Couples therapy, also occasionally referred to as marriage counseling, is a form of psychotherapy geared towards improving intimate relationships. Couples therapy can address a range of issues including affairs, interpersonal conflict, lies and deception, forgiveness and more.
Developed by Ellyn Bader and Peter Pearson in the 1980s, the developmental model of couples therapy does not focus on pathology but instead emphasizes the role of development in relationships. This model compares adulthood development of relationships to childhood procession through typical developmental stages. According to the model, it is natural for relationships to change as partners spend more time together and develop as a team.
Because partners do not always change in the same way or at the same time, potential challenges may develop over the course of the relationship. Conflict may arise when couples are not able to manage a new developmental stage, for example, or when each partner is in a different stage.
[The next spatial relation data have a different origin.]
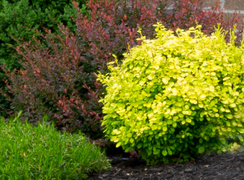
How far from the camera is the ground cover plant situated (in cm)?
292

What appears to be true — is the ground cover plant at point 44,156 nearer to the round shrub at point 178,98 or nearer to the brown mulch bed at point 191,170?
the brown mulch bed at point 191,170

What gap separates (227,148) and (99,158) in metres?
1.49

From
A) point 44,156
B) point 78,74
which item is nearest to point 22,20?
point 78,74

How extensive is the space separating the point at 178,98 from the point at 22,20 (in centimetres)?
351

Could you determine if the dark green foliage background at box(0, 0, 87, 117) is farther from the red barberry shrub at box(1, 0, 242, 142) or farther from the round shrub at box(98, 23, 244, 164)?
the round shrub at box(98, 23, 244, 164)

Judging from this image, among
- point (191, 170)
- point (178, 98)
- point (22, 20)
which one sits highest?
point (22, 20)

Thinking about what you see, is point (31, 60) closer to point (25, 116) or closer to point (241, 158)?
point (25, 116)

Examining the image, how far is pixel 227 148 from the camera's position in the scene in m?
3.51

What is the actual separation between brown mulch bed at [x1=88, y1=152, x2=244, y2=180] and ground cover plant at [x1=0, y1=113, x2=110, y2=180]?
0.77 feet

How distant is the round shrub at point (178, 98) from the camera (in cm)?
310

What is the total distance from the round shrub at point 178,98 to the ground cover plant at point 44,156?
436 millimetres

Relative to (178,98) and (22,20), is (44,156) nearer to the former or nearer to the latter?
(178,98)

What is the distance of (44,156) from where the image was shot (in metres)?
3.10

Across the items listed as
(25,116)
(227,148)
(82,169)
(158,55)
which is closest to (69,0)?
(25,116)
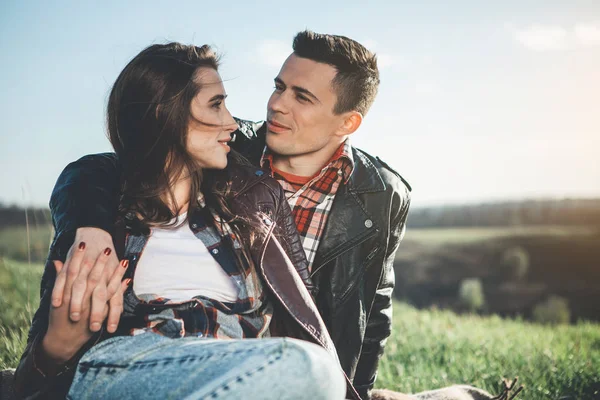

Emotionally Focused Therapy (EFT) is a well-known humanistic approach to psychotherapy formulated in the 1980’s and developed in tandem with the science of adult attachment, a profound developmental theory of personality and intimate relationships. This science has expanded our understanding of individual dysfunction and health as well as the nature of love relationships and family bonds. Attachment views human beings as innately relational, social and wired for intimate bonding with others. The EFT model prioritizes emotion and emotional regulation as the key organizing agents in individual experience and key relationship interactions.
Although a person’s sexual or romantic orientation or gender identity may not be a source of distress, people who identify as lesbian, gay, bisexual, transgender, queer, questioning, asexual, or any other orientation or gender identity may find that the social stigma of living as a minority is a source of stress or anxiety.
Despite rapidly growing cultural acceptance of diverse sexual and romantic orientations and gender identifications, oppression, discrimination, and marginalization of LGBTQ people persists. Coping with discrimination and oppression, coming out to one’s family, and sorting out an “authentic” sense of self in the face of social expectations and pressures can lead to higher levels of depression, anxiety, substance use, and other mental health concerns for LGBTQ people.
The Psychobiological Approach to Couples Therapy® (PACT) relies on the application of research in neuroscience and attachment theory to improve interactions between couples. This approach, which was developed by Stan Tatkin, aims to help couples notice their reactions as they occur and learn how to better address one another's attachment needs. Couples seeking professional help to address relationship issues and/or develop or strengthen a long-term relationship may find PACT a helpful approach.
Sex therapy is a type of talk therapy that’s designed to help individuals and couples address medical, psychological, personal, or interpersonal factors impacting sexual satisfaction. The goal of sex therapy is to help people move past physical and emotional challenges to have a satisfying relationship and pleasurable sex life.